══ Text section

Massachusetts Question 1 (2020)

Results
| Choice | Votes | % |
| Yes | 2,599,182 | 74.97% |
| No | 867,674 | 25.03% |
| Valid votes | 3,466,856 | 100.00% |
| Invalid or blank votes | 0 | 0.00% |
| Total votes | 3,466,856 | 100.00% |
| Yes 90–100% 80–90% 70–80% 60–70% 50–60% | No 60–70% 50–60% |

= 2020 Massachusetts Question 1 =

The Massachusetts Right to Repair Initiative (2020), also known as Question 1, appeared on the Massachusetts 2020 general election ballot as an initiated state statute. It was approved by voters and the measure will update the state's right to repair laws to include electronic vehicle data. A similar Right to repair initiative (also named Question 1) appeared on the 2012 state ballot and passed with 86% of the vote.

== Summary ==

The measure extends the state's right to repair laws to include telematics systems. Telematics systems contain car data that is stored outside the vehicle, and may include information that relates to navigation, GPS, and mobile internet. It nominally requires cars sold in Massachusetts starting with the model year 2022 to equip any cars having telematics systems with a standardized open access data platform. Independent repair shops and mechanics are supposed to, with owner permission, automatically have access to the vehicle's data to use it for diagnostics and car repair. Before this law, data may only be used by manufacturer repair shops unless permission is granted.

════
══ Recorded information

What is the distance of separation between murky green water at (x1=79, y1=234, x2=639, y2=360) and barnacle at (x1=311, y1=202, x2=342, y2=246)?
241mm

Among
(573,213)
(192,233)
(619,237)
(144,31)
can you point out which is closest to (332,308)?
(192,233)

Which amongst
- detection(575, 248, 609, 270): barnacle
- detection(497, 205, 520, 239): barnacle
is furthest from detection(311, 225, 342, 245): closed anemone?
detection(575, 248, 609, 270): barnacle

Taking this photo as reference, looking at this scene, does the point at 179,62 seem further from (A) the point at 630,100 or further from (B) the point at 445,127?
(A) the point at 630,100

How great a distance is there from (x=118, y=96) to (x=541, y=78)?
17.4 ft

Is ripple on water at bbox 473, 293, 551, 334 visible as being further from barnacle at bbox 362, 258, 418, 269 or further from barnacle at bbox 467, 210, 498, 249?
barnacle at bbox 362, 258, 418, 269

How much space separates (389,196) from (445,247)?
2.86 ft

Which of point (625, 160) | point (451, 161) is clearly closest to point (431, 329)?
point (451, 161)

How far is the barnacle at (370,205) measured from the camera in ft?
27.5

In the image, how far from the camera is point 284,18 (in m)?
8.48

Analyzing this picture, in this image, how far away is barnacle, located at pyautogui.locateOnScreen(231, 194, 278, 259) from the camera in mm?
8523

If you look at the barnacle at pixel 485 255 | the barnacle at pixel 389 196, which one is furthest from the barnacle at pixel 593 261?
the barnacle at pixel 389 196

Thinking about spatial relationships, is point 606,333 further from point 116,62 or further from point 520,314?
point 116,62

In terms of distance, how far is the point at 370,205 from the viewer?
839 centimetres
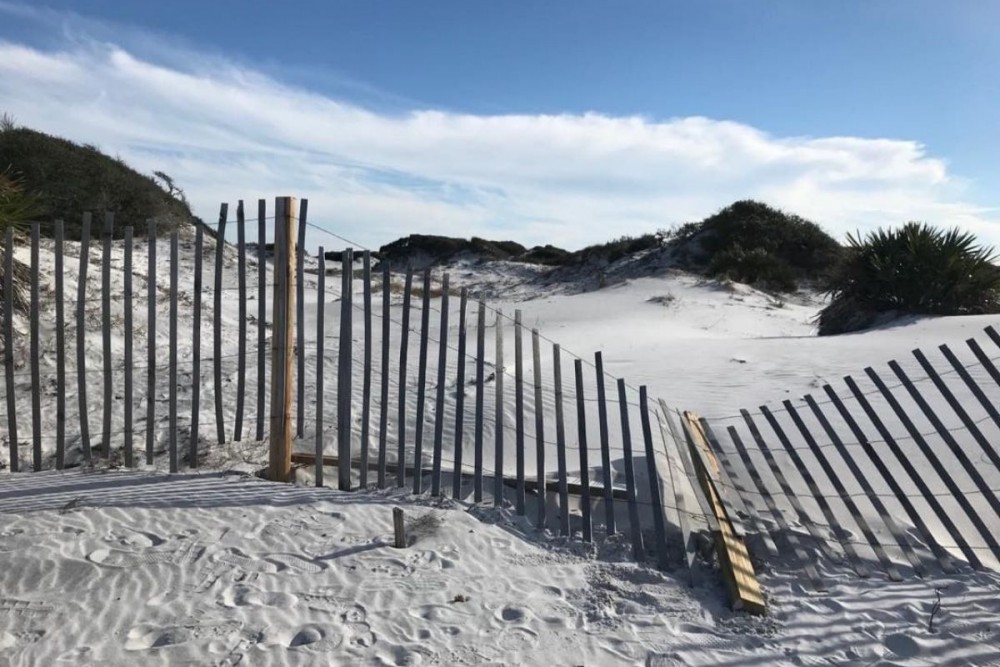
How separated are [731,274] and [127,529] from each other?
65.0 ft

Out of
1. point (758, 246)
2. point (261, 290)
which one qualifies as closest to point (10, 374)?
point (261, 290)

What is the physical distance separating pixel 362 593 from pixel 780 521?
2.58 meters

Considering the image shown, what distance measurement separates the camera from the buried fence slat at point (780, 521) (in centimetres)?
414

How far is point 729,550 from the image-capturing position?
13.7ft

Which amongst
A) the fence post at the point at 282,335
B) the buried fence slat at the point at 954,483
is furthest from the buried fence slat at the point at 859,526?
the fence post at the point at 282,335

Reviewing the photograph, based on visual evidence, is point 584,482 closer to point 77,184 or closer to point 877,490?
point 877,490

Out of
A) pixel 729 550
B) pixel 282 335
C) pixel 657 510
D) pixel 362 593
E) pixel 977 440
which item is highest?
pixel 282 335

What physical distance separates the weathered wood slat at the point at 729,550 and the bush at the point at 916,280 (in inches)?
320

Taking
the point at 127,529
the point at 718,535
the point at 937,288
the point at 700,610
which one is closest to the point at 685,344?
the point at 937,288

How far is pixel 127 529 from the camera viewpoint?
4.25m

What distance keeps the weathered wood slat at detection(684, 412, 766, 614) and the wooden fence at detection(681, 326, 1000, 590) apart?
0.33 feet

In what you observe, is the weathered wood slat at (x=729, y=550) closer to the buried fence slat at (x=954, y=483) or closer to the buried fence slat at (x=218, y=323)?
the buried fence slat at (x=954, y=483)

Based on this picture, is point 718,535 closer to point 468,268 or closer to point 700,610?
point 700,610

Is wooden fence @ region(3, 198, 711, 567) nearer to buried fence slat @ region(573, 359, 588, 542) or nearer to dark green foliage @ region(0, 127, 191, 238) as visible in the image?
buried fence slat @ region(573, 359, 588, 542)
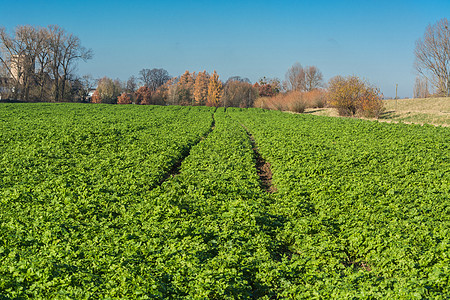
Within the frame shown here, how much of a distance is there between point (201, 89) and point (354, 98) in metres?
77.8

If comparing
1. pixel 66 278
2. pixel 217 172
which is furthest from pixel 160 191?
pixel 66 278

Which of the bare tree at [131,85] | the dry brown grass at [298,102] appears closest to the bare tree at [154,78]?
the bare tree at [131,85]

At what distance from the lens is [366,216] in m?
11.0

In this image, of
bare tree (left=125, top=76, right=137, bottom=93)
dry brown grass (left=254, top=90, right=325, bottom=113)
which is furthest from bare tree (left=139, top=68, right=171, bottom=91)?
dry brown grass (left=254, top=90, right=325, bottom=113)

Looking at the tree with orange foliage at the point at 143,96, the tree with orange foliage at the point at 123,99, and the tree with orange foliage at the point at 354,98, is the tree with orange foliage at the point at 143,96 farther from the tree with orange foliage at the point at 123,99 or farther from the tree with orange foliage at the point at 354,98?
the tree with orange foliage at the point at 354,98

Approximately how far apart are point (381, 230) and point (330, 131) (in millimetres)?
19258

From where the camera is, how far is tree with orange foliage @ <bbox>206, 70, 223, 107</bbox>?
116625 millimetres

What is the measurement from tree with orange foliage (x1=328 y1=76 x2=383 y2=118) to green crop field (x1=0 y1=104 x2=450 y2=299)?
31915mm

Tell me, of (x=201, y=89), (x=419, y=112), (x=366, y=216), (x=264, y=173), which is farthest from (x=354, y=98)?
(x=201, y=89)

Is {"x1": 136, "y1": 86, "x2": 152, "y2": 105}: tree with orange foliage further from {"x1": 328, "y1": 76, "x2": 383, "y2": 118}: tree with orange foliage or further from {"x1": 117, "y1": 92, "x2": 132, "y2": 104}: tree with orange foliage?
{"x1": 328, "y1": 76, "x2": 383, "y2": 118}: tree with orange foliage

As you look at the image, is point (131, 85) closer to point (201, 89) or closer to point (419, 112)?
point (201, 89)

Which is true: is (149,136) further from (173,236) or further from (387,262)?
(387,262)

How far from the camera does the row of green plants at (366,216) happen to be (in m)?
7.34

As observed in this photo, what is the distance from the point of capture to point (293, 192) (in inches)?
534
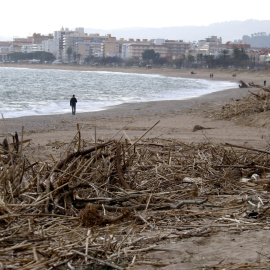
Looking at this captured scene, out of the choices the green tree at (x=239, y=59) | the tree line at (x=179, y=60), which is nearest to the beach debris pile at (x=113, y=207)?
the tree line at (x=179, y=60)

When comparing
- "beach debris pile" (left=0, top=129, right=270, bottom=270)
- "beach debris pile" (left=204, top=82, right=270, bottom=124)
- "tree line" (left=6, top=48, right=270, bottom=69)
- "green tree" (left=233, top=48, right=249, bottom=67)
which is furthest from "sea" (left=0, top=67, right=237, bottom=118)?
"tree line" (left=6, top=48, right=270, bottom=69)

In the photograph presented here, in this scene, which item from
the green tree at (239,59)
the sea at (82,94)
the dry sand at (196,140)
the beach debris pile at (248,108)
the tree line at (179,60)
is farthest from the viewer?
the tree line at (179,60)

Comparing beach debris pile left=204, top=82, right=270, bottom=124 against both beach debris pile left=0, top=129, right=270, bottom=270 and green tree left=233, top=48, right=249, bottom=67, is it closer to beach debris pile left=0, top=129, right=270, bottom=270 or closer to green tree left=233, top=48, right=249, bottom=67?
beach debris pile left=0, top=129, right=270, bottom=270

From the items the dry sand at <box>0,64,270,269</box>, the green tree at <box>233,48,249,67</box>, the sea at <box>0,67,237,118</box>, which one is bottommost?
the sea at <box>0,67,237,118</box>

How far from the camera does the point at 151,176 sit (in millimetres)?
5594

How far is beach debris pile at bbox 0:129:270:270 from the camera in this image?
3.41 m

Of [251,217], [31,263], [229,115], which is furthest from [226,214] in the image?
[229,115]

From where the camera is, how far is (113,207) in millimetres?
4449

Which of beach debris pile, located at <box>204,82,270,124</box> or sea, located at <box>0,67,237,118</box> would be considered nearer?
beach debris pile, located at <box>204,82,270,124</box>

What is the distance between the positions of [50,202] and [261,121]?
12.5m

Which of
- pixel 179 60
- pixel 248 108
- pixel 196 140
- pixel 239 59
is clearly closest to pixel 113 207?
pixel 196 140

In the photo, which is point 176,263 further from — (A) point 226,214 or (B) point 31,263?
Answer: (A) point 226,214

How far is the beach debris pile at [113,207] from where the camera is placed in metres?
3.41

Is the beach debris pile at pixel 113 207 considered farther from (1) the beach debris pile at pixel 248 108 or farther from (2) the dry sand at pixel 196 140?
(1) the beach debris pile at pixel 248 108
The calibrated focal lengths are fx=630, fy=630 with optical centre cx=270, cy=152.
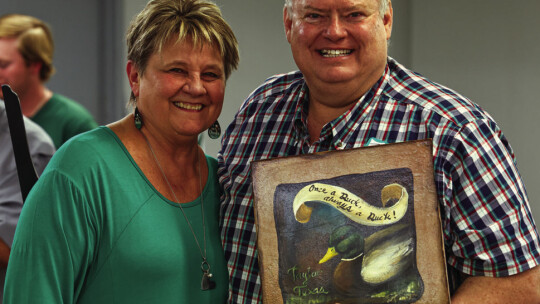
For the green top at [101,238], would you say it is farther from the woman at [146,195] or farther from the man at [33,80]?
the man at [33,80]

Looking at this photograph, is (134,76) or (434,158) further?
(134,76)

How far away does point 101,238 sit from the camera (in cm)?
143

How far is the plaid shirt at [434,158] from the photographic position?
4.35ft

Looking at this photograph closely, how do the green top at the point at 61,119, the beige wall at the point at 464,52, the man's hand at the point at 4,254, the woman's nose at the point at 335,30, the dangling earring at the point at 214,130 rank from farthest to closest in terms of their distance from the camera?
the beige wall at the point at 464,52, the green top at the point at 61,119, the man's hand at the point at 4,254, the dangling earring at the point at 214,130, the woman's nose at the point at 335,30

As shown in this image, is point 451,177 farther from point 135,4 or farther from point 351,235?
point 135,4

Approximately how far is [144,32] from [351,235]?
2.30ft

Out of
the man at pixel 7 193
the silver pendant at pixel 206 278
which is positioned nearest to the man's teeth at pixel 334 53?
the silver pendant at pixel 206 278

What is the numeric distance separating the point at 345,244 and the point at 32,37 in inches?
86.9

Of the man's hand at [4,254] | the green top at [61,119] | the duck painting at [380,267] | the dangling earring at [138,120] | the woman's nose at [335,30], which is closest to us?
the duck painting at [380,267]

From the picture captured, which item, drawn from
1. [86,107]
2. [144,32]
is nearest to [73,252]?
[144,32]

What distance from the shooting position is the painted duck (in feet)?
4.17

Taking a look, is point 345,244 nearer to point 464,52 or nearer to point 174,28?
point 174,28

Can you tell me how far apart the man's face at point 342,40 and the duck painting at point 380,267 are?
0.41m

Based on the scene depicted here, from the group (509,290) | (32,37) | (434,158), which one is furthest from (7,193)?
(509,290)
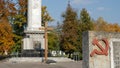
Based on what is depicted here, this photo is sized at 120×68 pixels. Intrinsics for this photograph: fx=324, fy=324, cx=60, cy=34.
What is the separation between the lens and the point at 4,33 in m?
45.9

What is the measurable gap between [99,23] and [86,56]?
69832 mm

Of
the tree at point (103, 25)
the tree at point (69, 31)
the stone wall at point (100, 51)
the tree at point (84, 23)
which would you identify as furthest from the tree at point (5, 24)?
Answer: the tree at point (103, 25)

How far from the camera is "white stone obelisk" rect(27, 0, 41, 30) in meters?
44.2

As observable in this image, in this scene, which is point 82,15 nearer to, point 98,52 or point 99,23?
point 99,23

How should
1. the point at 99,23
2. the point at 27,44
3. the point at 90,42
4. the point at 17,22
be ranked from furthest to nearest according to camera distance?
1. the point at 99,23
2. the point at 17,22
3. the point at 27,44
4. the point at 90,42

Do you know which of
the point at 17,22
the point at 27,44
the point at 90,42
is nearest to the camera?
the point at 90,42

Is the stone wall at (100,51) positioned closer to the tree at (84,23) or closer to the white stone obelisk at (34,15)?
the white stone obelisk at (34,15)

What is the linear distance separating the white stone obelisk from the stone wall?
2986cm

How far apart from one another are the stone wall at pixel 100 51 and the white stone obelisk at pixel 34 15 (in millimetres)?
29863

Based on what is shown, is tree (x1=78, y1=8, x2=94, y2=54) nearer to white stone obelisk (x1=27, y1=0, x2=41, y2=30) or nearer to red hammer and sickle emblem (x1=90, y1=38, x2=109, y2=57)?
white stone obelisk (x1=27, y1=0, x2=41, y2=30)

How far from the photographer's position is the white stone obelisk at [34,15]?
44.2m

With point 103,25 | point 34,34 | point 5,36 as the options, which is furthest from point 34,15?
point 103,25

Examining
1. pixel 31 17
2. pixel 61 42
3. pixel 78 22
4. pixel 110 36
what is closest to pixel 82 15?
pixel 78 22

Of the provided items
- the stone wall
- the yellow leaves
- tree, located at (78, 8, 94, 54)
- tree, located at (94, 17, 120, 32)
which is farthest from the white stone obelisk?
tree, located at (94, 17, 120, 32)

════

Please write out, word for word, the stretch of the Massachusetts Question 1 text from "The Massachusetts Right" through "of the vote.". Work from the text alone, not from the items.

* **Your solution**
The Massachusetts Right to Repair Initiative (2020), also known as Question 1, appeared on the Massachusetts 2020 general election ballot as an initiated state statute. It was approved by voters and the measure will update the state's right to repair laws to include electronic vehicle data. A similar Right to repair initiative (also named Question 1) appeared on the 2012 state ballot and passed with 86% of the vote.